Experts state that the threats are a product of the language coming from top government officials.

In spring, the Global Project Against Hate and Extremism (GPAHE) published a comprehensive report alleging that “harmful and reckless statements from White House allies and supporters coincide with escalating aggressive posts on online platforms.” It recorded “a fifty-four percent increase in calls for removal and violent threats against judges across social media platforms from the first two months 2025, the first full month of Trump’s administration.”

Heidi Beirich, the co-founder of GPAHE, said: “The president's threats against judges have definitely fueled digital abuse at judges and demands for ouster. Attacking the courts is one more step in Trump’s march towards authoritarianism.”

International Strongman Playbook

This progression towards autocracy has been common in recent years in multiple countries, such as by Bukele.

In 2021, right after commencing a new term in the face of constitutional prohibitions, Bukele’s parliamentary loyalists voted to remove the country’s top prosecutor and five judges on the constitutional court. The judges, who had angered him by rejecting pandemic policies, were replaced by new appointees hand picked by the leader.

The move echoed Viktor Orbán’s overhaul of Hungary’s court system several years back; the Turkish president's court cleanups in 2019; and efforts at comparable actions in the Middle Eastern state and the European country.

Undermining Judicial Independence

Analysts explain that the intimidation and rhetorical attacks in the US can be viewed as efforts to undermine court autonomy in a system that provides no simple method for the president to remove judges Trump opposes.

Meghan Leonard, an associate professor at Illinois State University who has studied authoritarian backsliding in democracies, said the Trump administration had taken cues from the examples set by authoritarians abroad.

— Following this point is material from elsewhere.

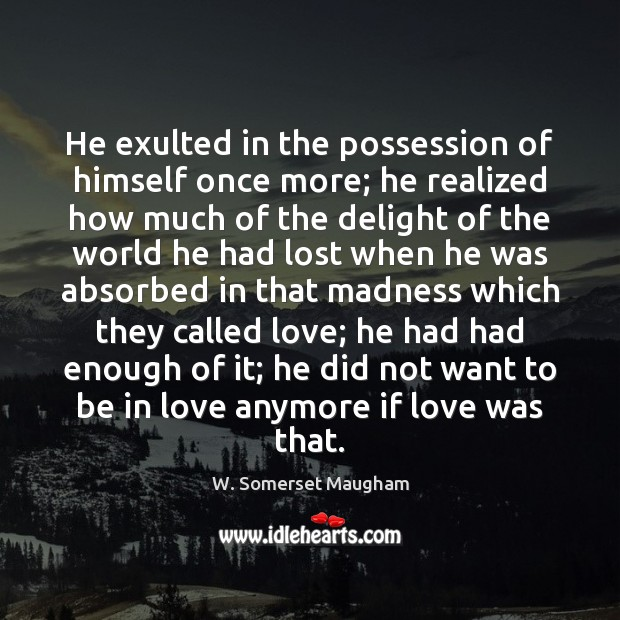 He exulted in the possession of himself once more; he realized how W. Somerset Maugham Picture Quote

“The administration is looking around at these achievements and setbacks. They know they’re not going to be able to pass any laws that would undermine the courts,” she said.

Pointing to examples such as the advisor's relentless claims of broad presidential authority, she noted: “They directly criticize the courts by repeating over and over that it is not a equal branch in the government structure.

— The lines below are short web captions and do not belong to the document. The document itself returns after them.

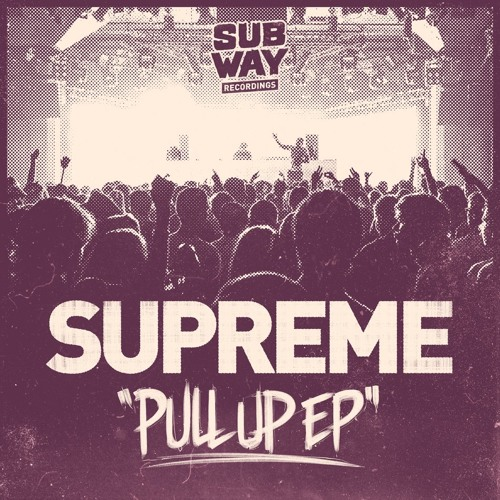 Supreme - Pull Up (CLIP) [OUT NOW ON SUBWAY]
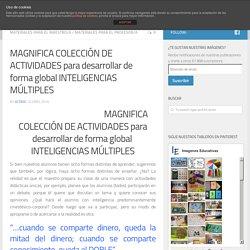 MAGNIFICA COLECCIÓN DE ACTIVIDADES para desarrollar de forma global INTELIGENCIAS MÚLTIPLES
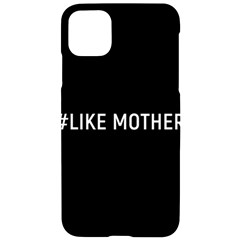 #like Mother Iphone 11 Pro Max Black Uv Print Case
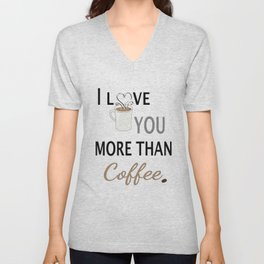 I Love You More than Coffee  Unisex V-Neck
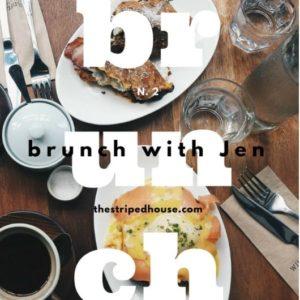 BRUNCH WITH JEN N.2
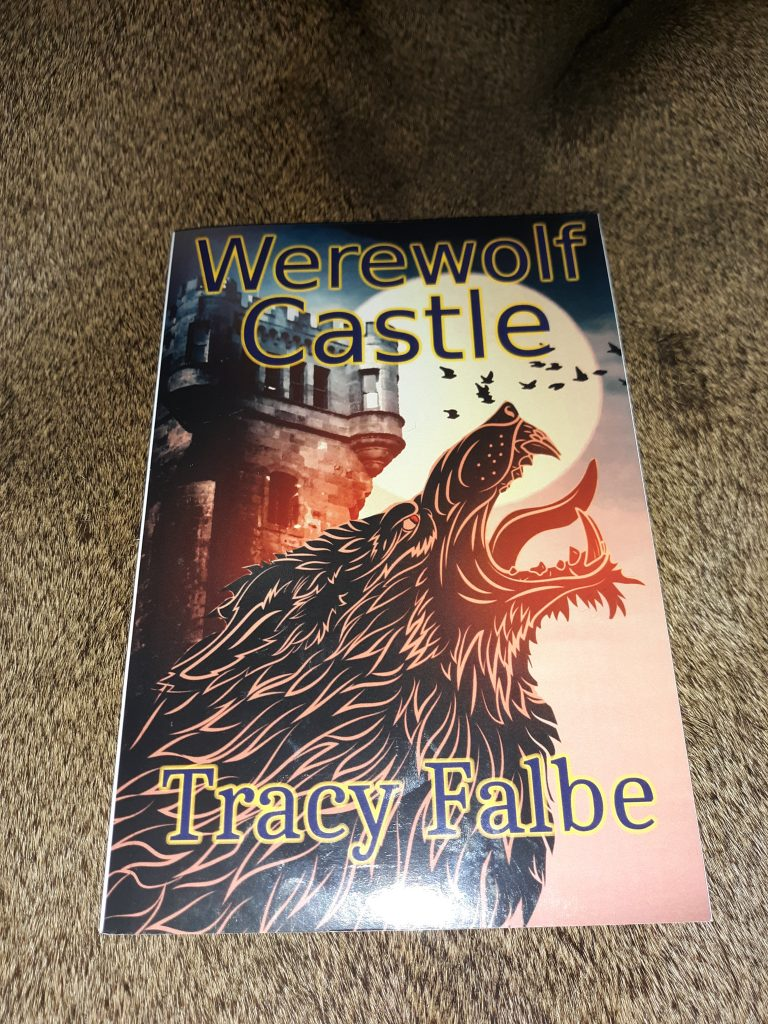 Werewolf Castle: Werewolves in the Renaissance 3 historical fantasy by Tracy Falbe sold at Amazon in paperback and Kindle formats.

“They continue to redefine the discussion by emphasizing their argument that the executive has greater authority than this other co-equal branch, which is not how separation powers work.”

Leonard said: “Judges' sole safeguard is public trust in the authority of their capacity to make those decisions. Individual threats on top of eroding institutional legitimacy may make judges hesitate about decisions that go against the sitting government, which is, of course, highly concerning for court oversight and for the political system.”

Intimidation Tactics

Scheppele, professor of social science and global studies at the Ivy League school, has written about the use of “autocratic legalism” by the such as the Hungarian and the Russian, and has spoken out about rising threats to judges in the US.

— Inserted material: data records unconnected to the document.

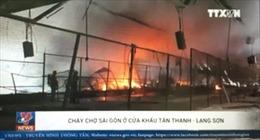 4.000m2 chợ Sài Gòn ở cửa khẩu Tân Thanh bị lửa thiêu rụi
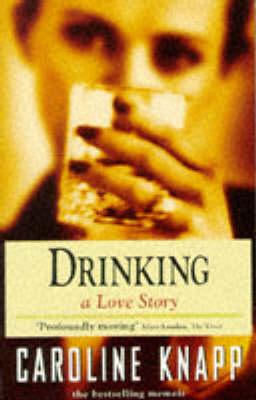 Drinking A Love Story by Caroline Knapp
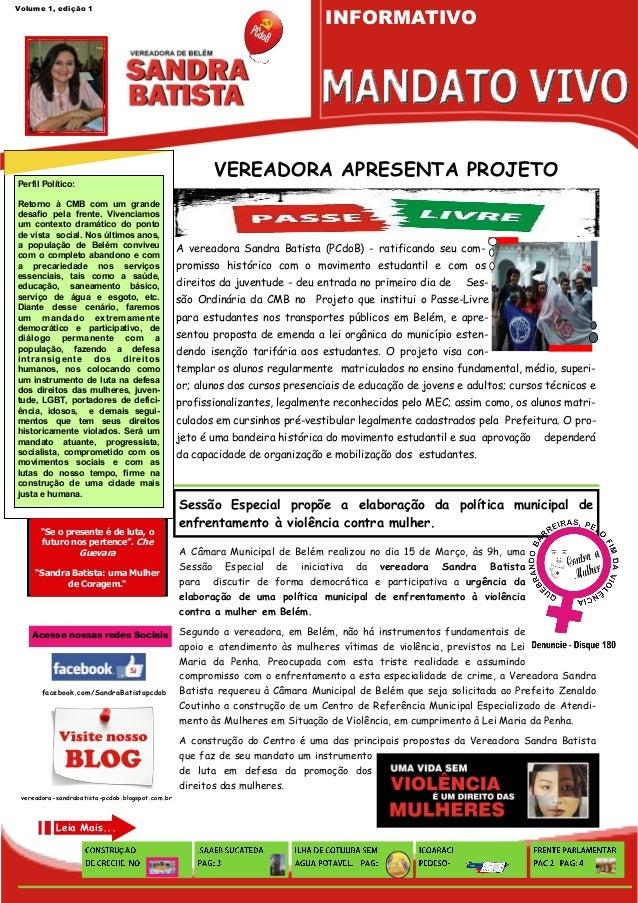 INFORMATIVOVolume 1, edição 1                                                          VEREADORA APRESENTA PROJETOPerfil P...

She pointed to a wave of termed “harassment deliveries” recently, in which judges have received unsolicited pizza deliveries with the recipient listed as a name, the son of Justice Salas, who was killed at the residence in several years ago by a assailant targeting the judge.

“Everyone knows what it means. ‘Your address is known. We’re coming for you,’” Scheppele said.

“Federal judges are guarded by the Secret Service and the federal police. And these are dedicated law enforcement that are placed structurally inside the Department of Justice. And the former AG has been leading the criticism on federal judges.”

Administration Aims

Regarding the administration’s objectives, the expert said that “removing a federal judge is highly not going to happen because it’s so hard to do. {Right now|Currently

Jennifer Murphy DVM
Jennifer Murphy DVM

Sustainable architect and writer passionate about eco-friendly construction and innovative dome designs.